In terms of symlinks back and forth between the WSL and Windows filesystems, they absolutely were not well supported 1+ years ago. The anniversary update fixed all those issues, and I personally am using symlinks with no issue.
I should say that I do really enjoy using a full Linux distro. I just hate switching back and forth between my Windows and Linux partitions, so the marriage between the two works great for my needs. :)
Really interesting article!
I appreciate the feedback! :)
Thanks for writing this up John. I've had the subsystem installed for over a year, but had no idea how to get it integrated with my tools. Super helpful!
Thanks so much, I'm glad it was helpful to you! :D
I loved the zsh and hyper tips. They will definitely be part of my setup from now on. Thank you very much
I'm so glad it was helpful! Thanks for reading!
For MacOS switchers, there is a homebrew for wsl/linux called surprisingly linuxbrew
Cool! Never seen this project before! I'll have to check it out and see how well it works!
Hmm.. Interesting article. But NVM does support/is supported on windows... Nevertheless, will give it a try someday.
Thanks! In terms of nvm, the actual nvm library doesn't support Windows, as is called out in their README under Important Notes. However there are two alternatives they mention, which are separate projects maintained by other people. So while there are alternatives, I wanted the actual nvm library, not a port or a clone. Hence using it in WSL.

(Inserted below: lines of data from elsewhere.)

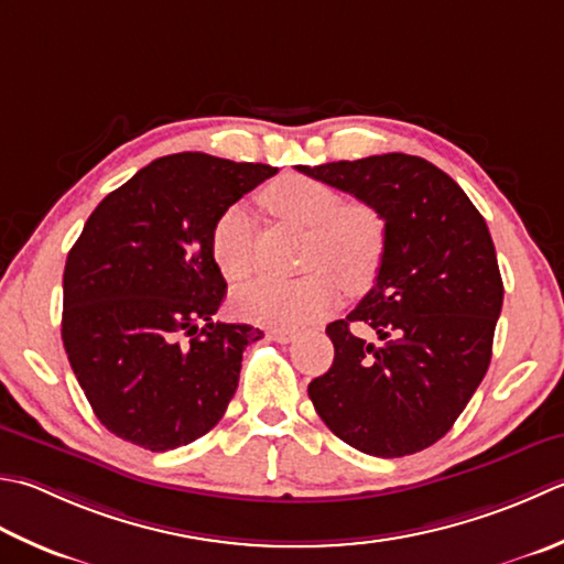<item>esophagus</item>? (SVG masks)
<instances>
[{"mask_svg":"<svg viewBox=\"0 0 564 564\" xmlns=\"http://www.w3.org/2000/svg\"><path fill=\"white\" fill-rule=\"evenodd\" d=\"M269 337L275 339V341H281V345H289V341H293L297 337V333H295V329H289V327H273V329H269Z\"/></svg>","mask_w":564,"mask_h":564,"instance_id":"esophagus-1","label":"esophagus"}]
</instances>
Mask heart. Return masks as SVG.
<instances>
[{"mask_svg": "<svg viewBox=\"0 0 564 564\" xmlns=\"http://www.w3.org/2000/svg\"><path fill=\"white\" fill-rule=\"evenodd\" d=\"M263 200L285 223L307 229L303 267L311 271L297 279L261 275L241 285L231 297L237 315L259 325L297 327L333 311L339 283L347 293L371 289L389 247L386 219L377 207L364 200L341 203L335 187L301 175L273 181ZM209 251L227 281H245L251 275L257 259L245 207H229L217 219L209 235Z\"/></svg>", "mask_w": 564, "mask_h": 564, "instance_id": "b5f03b06", "label": "heart"}]
</instances>
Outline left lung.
<instances>
[{"mask_svg":"<svg viewBox=\"0 0 564 564\" xmlns=\"http://www.w3.org/2000/svg\"><path fill=\"white\" fill-rule=\"evenodd\" d=\"M379 209L389 231L373 289L327 325L335 361L307 386L333 433L373 457H405L455 425L491 361L503 281L489 227L465 191L421 156L295 165ZM371 326L381 346L348 327Z\"/></svg>","mask_w":564,"mask_h":564,"instance_id":"8db88e82","label":"left lung"}]
</instances>
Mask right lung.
I'll return each mask as SVG.
<instances>
[{"label":"right lung","instance_id":"obj_1","mask_svg":"<svg viewBox=\"0 0 564 564\" xmlns=\"http://www.w3.org/2000/svg\"><path fill=\"white\" fill-rule=\"evenodd\" d=\"M279 169L207 153L151 161L87 217L63 271V347L109 433L151 452L209 433L237 391L251 325L213 323L227 283L217 219Z\"/></svg>","mask_w":564,"mask_h":564}]
</instances>
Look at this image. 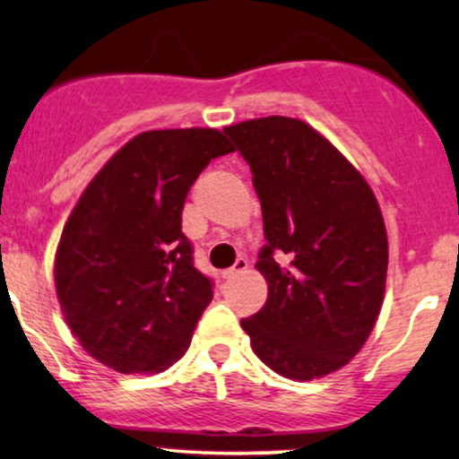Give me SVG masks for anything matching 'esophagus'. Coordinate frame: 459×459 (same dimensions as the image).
<instances>
[{"instance_id": "obj_1", "label": "esophagus", "mask_w": 459, "mask_h": 459, "mask_svg": "<svg viewBox=\"0 0 459 459\" xmlns=\"http://www.w3.org/2000/svg\"><path fill=\"white\" fill-rule=\"evenodd\" d=\"M246 268H248V261H246L244 256H239V259L235 261L233 268L224 270V279H235V276L241 274V272H246Z\"/></svg>"}]
</instances>
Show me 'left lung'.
<instances>
[{"label": "left lung", "instance_id": "obj_1", "mask_svg": "<svg viewBox=\"0 0 459 459\" xmlns=\"http://www.w3.org/2000/svg\"><path fill=\"white\" fill-rule=\"evenodd\" d=\"M224 133L250 165L268 241L255 264L268 300L241 329L255 355L287 379L340 370L366 344L384 305L379 203L355 165L300 119L272 115Z\"/></svg>", "mask_w": 459, "mask_h": 459}]
</instances>
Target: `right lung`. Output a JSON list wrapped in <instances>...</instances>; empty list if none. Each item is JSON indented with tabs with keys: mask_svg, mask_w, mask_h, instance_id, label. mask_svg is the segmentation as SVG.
Returning a JSON list of instances; mask_svg holds the SVG:
<instances>
[{
	"mask_svg": "<svg viewBox=\"0 0 459 459\" xmlns=\"http://www.w3.org/2000/svg\"><path fill=\"white\" fill-rule=\"evenodd\" d=\"M215 128L148 130L107 160L60 235L54 281L82 349L110 370L163 372L213 299L180 229L200 172L233 152Z\"/></svg>",
	"mask_w": 459,
	"mask_h": 459,
	"instance_id": "1",
	"label": "right lung"
}]
</instances>
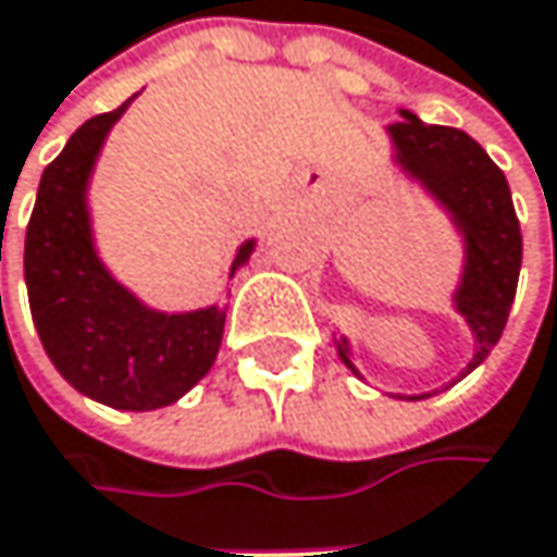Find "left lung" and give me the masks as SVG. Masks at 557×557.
Returning <instances> with one entry per match:
<instances>
[{
	"mask_svg": "<svg viewBox=\"0 0 557 557\" xmlns=\"http://www.w3.org/2000/svg\"><path fill=\"white\" fill-rule=\"evenodd\" d=\"M397 114L400 121L382 127L387 137V160L449 218L461 244V272L453 292V311L471 330V359L458 372V379L446 384L453 387L491 356L507 326L522 265L520 221L513 211L507 175L494 166L478 140L455 127L426 124L407 108H397ZM333 346L339 362L356 379H362L349 336L336 330ZM387 394L397 400H423L440 391Z\"/></svg>",
	"mask_w": 557,
	"mask_h": 557,
	"instance_id": "8db88e82",
	"label": "left lung"
}]
</instances>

With all the anti virus and IDS apps monitoring files on windows running on my laptop, the performance of files operations are 60 times slower than a linux VM running on the same laptop.
what is the advantage of this feature over cygwin/babun?
Cygwin runs modified linux binaries, whereas WSL simply provides a layer in between a full Ubuntu user space and the Windows Kernel, so that WSL can run any unmodified linux binary. Simply install it from apt-get and you're good to go. Cygwin also provides only a specific set of packages, whereas with WSL you can install anything available from a PPA.